> Your task: Write out, as a numbered list, the lines of the entries from the one containing "What spatial distance" through the one containing "5.61 metres", leaving out blank lines.

--- BEGIN ---

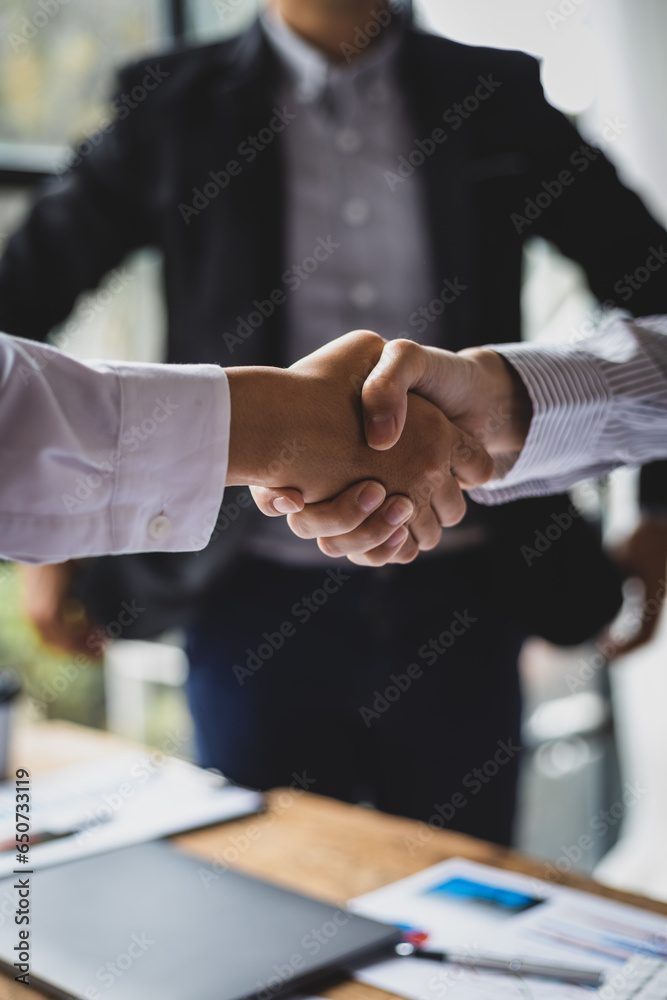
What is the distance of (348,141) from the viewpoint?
3.95ft

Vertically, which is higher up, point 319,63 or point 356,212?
point 319,63

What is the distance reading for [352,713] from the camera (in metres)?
1.26

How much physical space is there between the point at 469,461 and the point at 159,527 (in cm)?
30

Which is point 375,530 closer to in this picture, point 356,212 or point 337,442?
point 337,442

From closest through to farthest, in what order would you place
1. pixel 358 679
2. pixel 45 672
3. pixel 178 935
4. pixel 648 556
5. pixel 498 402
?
pixel 178 935
pixel 498 402
pixel 358 679
pixel 648 556
pixel 45 672

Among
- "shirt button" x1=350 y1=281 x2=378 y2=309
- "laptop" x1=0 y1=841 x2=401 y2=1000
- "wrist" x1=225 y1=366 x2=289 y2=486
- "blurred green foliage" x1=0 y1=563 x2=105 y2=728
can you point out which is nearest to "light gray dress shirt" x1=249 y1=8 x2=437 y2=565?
"shirt button" x1=350 y1=281 x2=378 y2=309

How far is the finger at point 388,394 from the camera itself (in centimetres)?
78

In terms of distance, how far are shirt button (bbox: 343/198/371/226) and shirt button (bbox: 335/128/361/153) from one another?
72 millimetres

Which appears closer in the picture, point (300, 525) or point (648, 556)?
point (300, 525)

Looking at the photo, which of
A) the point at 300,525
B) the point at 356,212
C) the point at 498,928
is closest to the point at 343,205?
the point at 356,212

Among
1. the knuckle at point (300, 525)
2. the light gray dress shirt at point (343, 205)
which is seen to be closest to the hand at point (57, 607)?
the light gray dress shirt at point (343, 205)

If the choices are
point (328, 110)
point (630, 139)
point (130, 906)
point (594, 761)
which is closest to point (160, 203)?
point (328, 110)

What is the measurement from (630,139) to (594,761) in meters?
1.72

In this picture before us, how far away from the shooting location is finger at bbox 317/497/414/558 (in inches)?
31.2
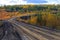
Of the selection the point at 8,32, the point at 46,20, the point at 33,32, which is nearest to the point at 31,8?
the point at 46,20

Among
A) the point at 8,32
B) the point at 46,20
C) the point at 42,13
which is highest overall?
the point at 42,13

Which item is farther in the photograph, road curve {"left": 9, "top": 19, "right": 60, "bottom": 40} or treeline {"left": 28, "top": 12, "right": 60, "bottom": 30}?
treeline {"left": 28, "top": 12, "right": 60, "bottom": 30}

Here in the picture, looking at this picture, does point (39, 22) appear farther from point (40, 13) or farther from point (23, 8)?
point (23, 8)

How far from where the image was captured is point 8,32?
3.66m

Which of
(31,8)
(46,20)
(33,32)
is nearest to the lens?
(33,32)

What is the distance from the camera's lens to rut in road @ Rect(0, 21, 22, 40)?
142 inches

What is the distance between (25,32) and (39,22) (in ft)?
1.76

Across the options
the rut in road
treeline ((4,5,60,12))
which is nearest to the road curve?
the rut in road

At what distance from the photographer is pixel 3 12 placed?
3.80m

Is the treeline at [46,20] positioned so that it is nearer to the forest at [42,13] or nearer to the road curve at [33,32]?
the forest at [42,13]

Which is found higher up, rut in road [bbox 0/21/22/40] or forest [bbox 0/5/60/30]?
forest [bbox 0/5/60/30]

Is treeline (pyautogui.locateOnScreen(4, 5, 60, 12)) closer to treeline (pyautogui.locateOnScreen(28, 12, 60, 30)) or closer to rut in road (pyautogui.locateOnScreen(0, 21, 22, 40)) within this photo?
treeline (pyautogui.locateOnScreen(28, 12, 60, 30))

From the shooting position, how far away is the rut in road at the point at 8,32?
11.8 feet

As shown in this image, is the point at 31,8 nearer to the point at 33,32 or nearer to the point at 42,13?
the point at 42,13
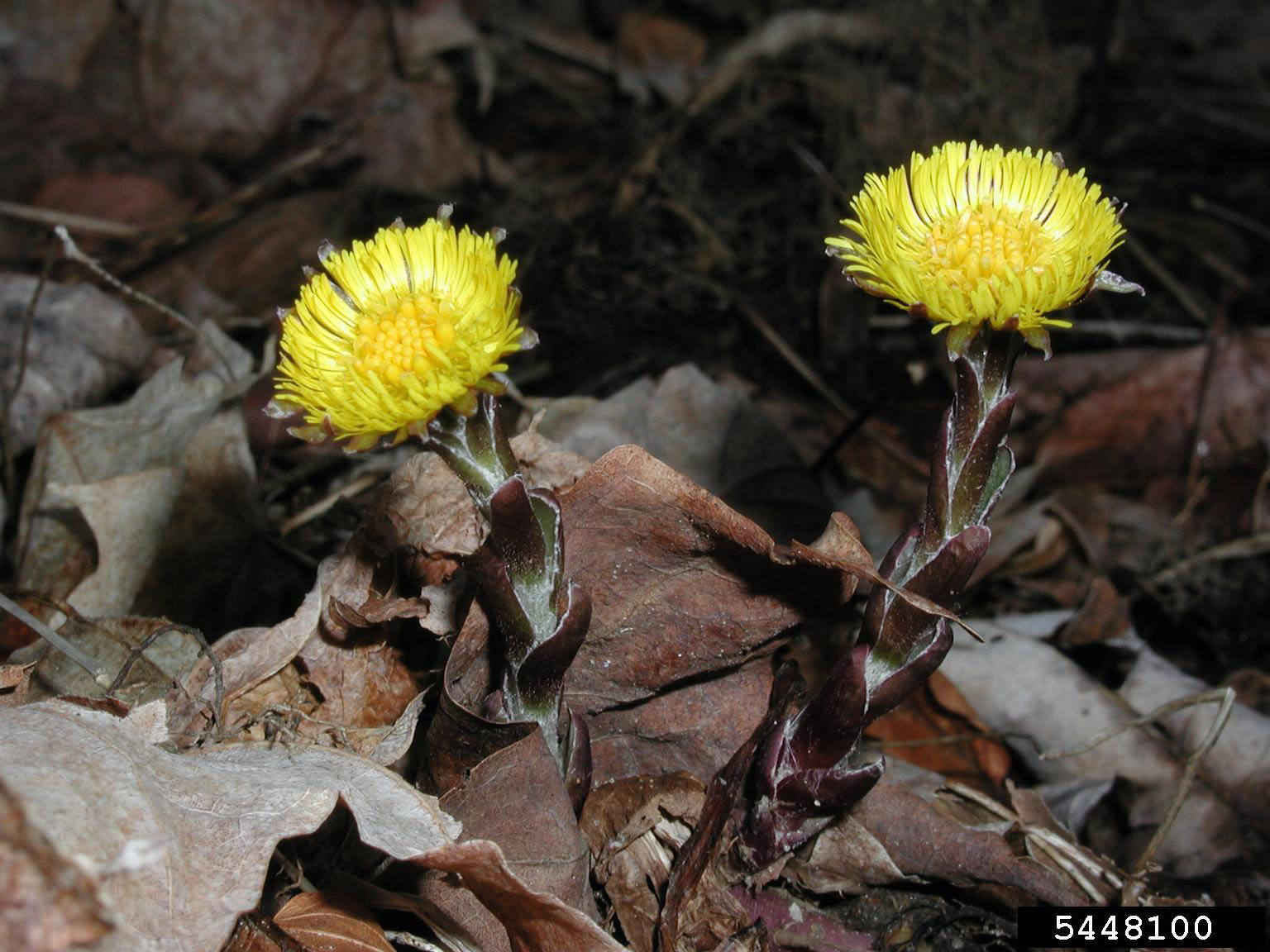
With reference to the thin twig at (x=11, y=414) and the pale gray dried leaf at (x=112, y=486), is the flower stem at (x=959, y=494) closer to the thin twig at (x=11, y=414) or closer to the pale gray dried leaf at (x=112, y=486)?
the pale gray dried leaf at (x=112, y=486)

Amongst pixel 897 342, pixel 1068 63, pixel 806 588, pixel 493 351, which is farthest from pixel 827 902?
pixel 1068 63

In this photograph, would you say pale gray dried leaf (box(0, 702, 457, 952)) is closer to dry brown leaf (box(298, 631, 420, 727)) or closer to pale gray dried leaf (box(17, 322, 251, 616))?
dry brown leaf (box(298, 631, 420, 727))

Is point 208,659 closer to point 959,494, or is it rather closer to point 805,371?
point 959,494

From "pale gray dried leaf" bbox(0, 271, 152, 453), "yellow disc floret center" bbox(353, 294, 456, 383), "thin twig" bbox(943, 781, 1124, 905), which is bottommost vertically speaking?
"thin twig" bbox(943, 781, 1124, 905)

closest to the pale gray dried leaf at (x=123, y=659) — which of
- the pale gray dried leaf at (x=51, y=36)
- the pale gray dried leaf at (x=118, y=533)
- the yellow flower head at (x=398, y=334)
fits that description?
the pale gray dried leaf at (x=118, y=533)

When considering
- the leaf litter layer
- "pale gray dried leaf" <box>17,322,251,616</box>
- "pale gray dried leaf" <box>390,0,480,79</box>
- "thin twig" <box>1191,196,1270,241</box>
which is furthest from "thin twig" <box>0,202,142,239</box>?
"thin twig" <box>1191,196,1270,241</box>

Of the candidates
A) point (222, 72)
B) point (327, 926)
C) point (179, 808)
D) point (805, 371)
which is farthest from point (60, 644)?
point (222, 72)

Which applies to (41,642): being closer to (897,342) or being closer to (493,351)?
(493,351)
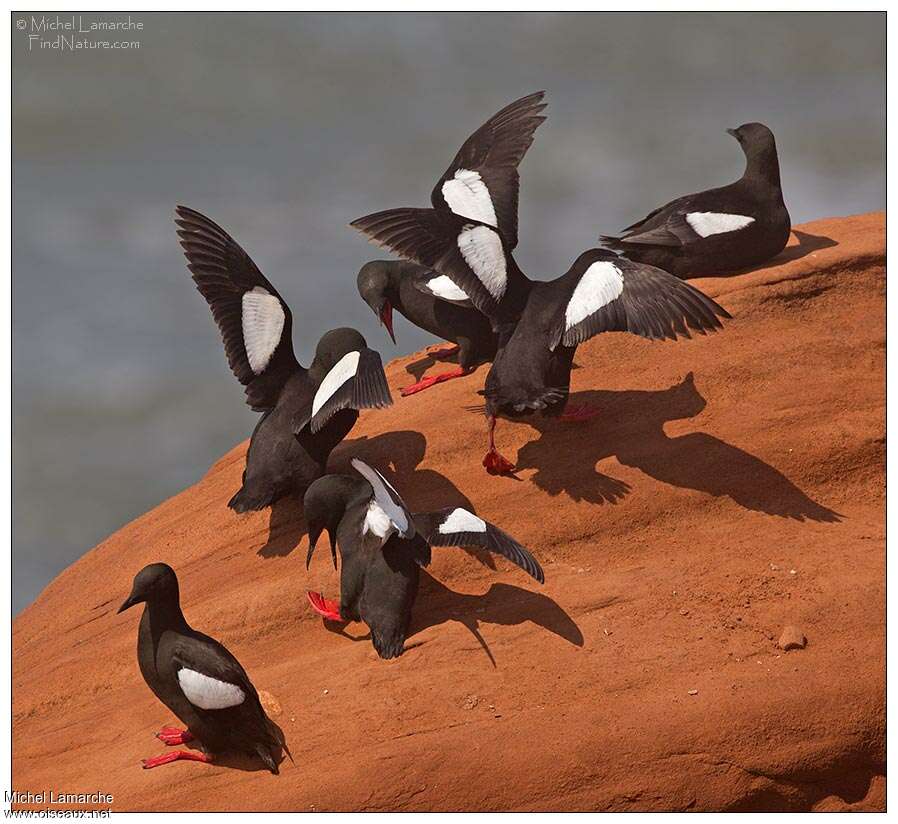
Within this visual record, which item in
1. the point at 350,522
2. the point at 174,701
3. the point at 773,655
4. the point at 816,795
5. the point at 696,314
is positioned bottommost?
the point at 816,795

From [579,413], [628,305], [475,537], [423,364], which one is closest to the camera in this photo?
[475,537]

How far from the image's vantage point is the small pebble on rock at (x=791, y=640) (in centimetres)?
1099

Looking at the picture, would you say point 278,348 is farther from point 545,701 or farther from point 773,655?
point 773,655

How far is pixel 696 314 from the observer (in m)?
12.2

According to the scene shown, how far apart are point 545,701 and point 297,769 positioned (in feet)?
6.41

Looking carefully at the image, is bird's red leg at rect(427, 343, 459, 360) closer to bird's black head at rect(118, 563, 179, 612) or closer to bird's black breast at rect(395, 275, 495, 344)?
bird's black breast at rect(395, 275, 495, 344)

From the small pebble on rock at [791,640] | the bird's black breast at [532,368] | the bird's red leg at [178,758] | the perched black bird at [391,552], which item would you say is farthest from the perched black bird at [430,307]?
the bird's red leg at [178,758]

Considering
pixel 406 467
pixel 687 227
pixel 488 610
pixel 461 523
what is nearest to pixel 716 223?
pixel 687 227

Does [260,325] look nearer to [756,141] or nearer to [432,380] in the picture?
[432,380]

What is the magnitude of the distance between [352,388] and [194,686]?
312 cm

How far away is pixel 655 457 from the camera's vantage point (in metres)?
12.9

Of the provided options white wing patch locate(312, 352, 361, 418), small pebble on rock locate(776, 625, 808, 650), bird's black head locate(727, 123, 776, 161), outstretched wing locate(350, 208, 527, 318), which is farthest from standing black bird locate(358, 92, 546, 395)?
small pebble on rock locate(776, 625, 808, 650)

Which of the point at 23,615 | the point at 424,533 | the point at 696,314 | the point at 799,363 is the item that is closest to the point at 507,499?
the point at 424,533

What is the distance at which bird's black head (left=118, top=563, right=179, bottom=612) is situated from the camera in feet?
34.8
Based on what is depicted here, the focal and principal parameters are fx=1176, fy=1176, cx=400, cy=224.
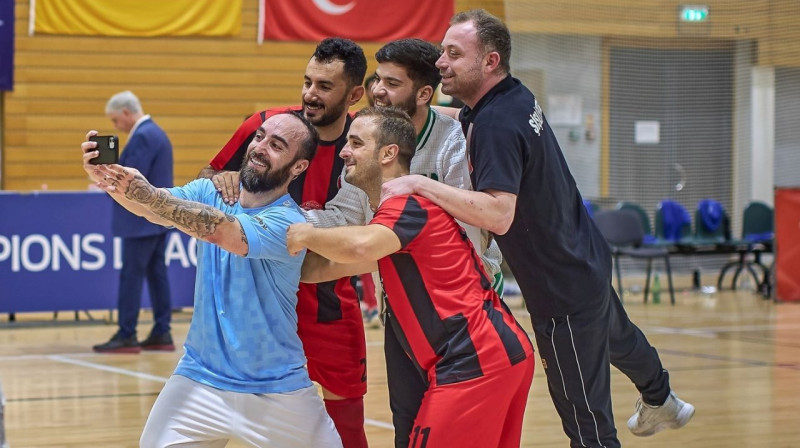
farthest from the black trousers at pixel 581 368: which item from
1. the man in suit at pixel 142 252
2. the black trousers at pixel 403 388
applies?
the man in suit at pixel 142 252

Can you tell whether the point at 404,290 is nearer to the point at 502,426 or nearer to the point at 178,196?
the point at 502,426

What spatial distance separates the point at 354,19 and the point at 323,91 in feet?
35.7

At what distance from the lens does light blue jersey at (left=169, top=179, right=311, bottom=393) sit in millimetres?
3621

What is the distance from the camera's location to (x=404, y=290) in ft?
11.5

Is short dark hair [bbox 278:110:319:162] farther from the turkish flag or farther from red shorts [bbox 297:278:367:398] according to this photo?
the turkish flag

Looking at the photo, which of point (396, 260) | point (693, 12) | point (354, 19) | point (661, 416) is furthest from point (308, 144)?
point (693, 12)

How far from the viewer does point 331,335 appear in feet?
14.3

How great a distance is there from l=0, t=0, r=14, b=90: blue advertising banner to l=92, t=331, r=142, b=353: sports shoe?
5.61 metres

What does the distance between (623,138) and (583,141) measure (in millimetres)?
913

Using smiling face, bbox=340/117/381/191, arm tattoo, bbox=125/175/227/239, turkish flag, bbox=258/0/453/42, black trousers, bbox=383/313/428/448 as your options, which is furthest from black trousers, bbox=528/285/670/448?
turkish flag, bbox=258/0/453/42

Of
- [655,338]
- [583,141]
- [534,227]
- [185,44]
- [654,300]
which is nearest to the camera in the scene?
[534,227]

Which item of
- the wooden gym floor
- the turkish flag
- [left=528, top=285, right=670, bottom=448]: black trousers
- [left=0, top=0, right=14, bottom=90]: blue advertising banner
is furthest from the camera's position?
the turkish flag

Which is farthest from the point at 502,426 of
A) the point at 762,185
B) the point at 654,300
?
the point at 762,185

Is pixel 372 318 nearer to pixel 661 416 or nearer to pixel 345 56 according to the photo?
pixel 661 416
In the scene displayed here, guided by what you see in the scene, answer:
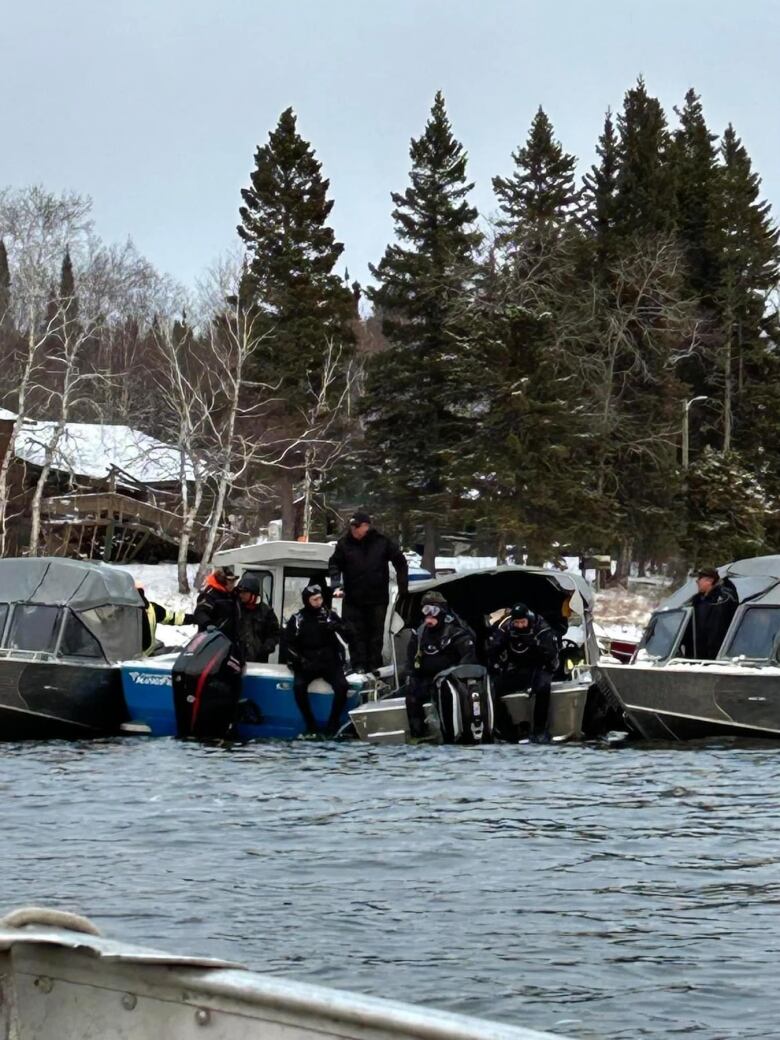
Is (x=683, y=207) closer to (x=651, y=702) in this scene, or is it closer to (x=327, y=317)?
(x=327, y=317)

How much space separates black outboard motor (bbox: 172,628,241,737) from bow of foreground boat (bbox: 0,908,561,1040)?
12.5 meters

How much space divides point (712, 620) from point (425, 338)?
25990 millimetres

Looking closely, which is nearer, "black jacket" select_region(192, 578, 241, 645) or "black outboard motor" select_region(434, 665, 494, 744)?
"black outboard motor" select_region(434, 665, 494, 744)

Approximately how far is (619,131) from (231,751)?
1607 inches

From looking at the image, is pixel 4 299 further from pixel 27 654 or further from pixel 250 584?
pixel 27 654

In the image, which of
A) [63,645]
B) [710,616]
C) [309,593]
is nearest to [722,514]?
[710,616]

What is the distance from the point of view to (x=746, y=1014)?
593 cm

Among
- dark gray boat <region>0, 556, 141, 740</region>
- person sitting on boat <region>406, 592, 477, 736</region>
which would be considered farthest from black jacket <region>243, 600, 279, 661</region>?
person sitting on boat <region>406, 592, 477, 736</region>

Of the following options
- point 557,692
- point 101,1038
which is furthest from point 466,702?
point 101,1038

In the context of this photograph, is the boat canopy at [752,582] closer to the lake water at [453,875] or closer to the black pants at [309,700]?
the lake water at [453,875]

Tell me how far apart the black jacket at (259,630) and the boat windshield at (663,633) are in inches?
174

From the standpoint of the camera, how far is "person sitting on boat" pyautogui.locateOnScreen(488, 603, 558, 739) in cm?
1641

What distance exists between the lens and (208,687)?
52.7 feet

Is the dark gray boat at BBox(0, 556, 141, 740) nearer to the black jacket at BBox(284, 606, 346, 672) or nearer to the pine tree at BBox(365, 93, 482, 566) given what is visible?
the black jacket at BBox(284, 606, 346, 672)
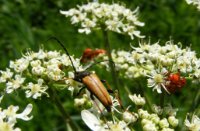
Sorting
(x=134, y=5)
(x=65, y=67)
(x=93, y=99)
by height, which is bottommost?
(x=93, y=99)

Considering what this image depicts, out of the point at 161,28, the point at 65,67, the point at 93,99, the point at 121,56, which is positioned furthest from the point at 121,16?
the point at 161,28

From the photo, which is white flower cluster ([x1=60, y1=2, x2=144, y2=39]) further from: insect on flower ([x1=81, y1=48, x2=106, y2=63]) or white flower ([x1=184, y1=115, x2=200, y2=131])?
white flower ([x1=184, y1=115, x2=200, y2=131])

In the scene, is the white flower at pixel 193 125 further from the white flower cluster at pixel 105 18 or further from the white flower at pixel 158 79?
the white flower cluster at pixel 105 18

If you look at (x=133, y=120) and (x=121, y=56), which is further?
(x=121, y=56)

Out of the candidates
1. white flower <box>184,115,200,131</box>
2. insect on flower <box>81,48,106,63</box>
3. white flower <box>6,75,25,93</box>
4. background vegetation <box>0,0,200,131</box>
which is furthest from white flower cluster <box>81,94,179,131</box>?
background vegetation <box>0,0,200,131</box>

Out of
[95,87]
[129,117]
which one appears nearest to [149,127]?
[129,117]

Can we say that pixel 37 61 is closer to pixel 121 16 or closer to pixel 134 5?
pixel 121 16
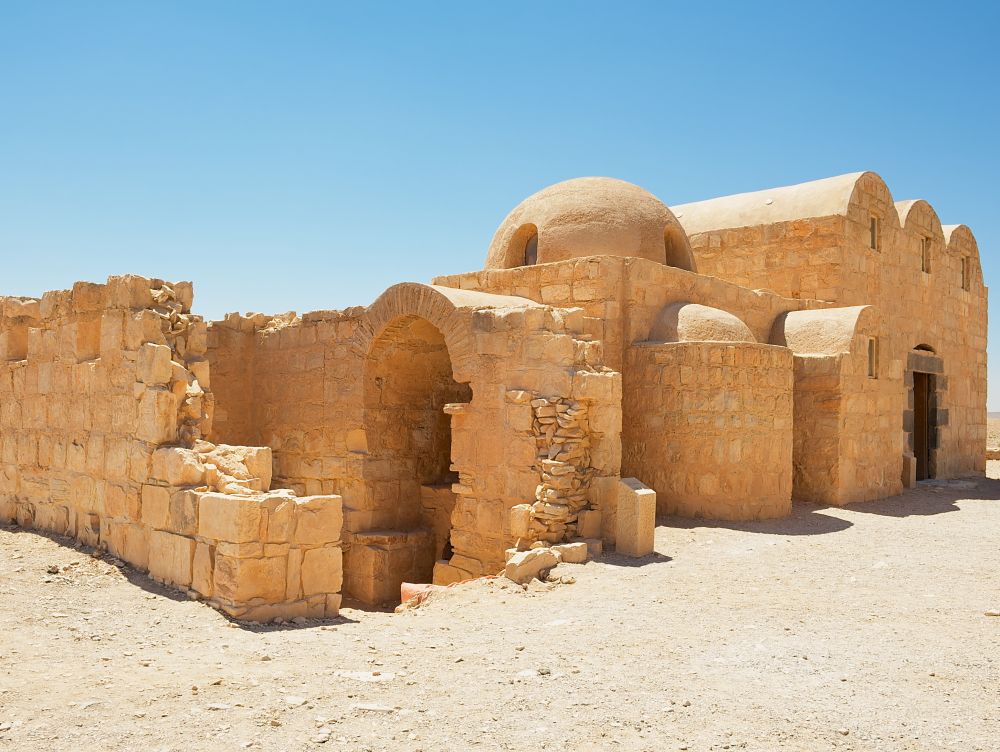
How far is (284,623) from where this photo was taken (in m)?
5.07

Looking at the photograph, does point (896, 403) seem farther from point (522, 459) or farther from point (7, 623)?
point (7, 623)

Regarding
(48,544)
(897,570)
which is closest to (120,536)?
(48,544)

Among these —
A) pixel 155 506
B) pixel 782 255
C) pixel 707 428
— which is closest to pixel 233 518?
pixel 155 506

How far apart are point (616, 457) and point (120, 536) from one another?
13.3 feet

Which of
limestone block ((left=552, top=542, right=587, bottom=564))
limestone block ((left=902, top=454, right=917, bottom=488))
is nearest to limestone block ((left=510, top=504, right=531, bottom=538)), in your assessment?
limestone block ((left=552, top=542, right=587, bottom=564))

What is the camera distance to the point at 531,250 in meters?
10.7

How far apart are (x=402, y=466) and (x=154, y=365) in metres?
4.03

--- END ---

> Response to this task:
1. What spatial distance separates the point at 354,19 and the point at 323,91 in feet?
2. 35.7
3. At what distance from the lens does light blue jersey at (left=169, top=179, right=311, bottom=393) sit in millimetres?
4. 3621
5. What is the distance from the camera's location to (x=404, y=290) in ft?
6. 11.5
7. Is short dark hair [bbox 278:110:319:162] farther from the turkish flag or farther from red shorts [bbox 297:278:367:398] according to this photo?
8. the turkish flag
9. Looking at the photo, which of point (396, 260) | point (693, 12) | point (354, 19) | point (661, 416) is furthest from point (308, 144)?
10. point (693, 12)
11. How far from the viewer does point 331,335 appear in feet?
12. 14.3
13. How great a distance is there from l=0, t=0, r=14, b=90: blue advertising banner to l=92, t=331, r=142, b=353: sports shoe?
14. 5.61 metres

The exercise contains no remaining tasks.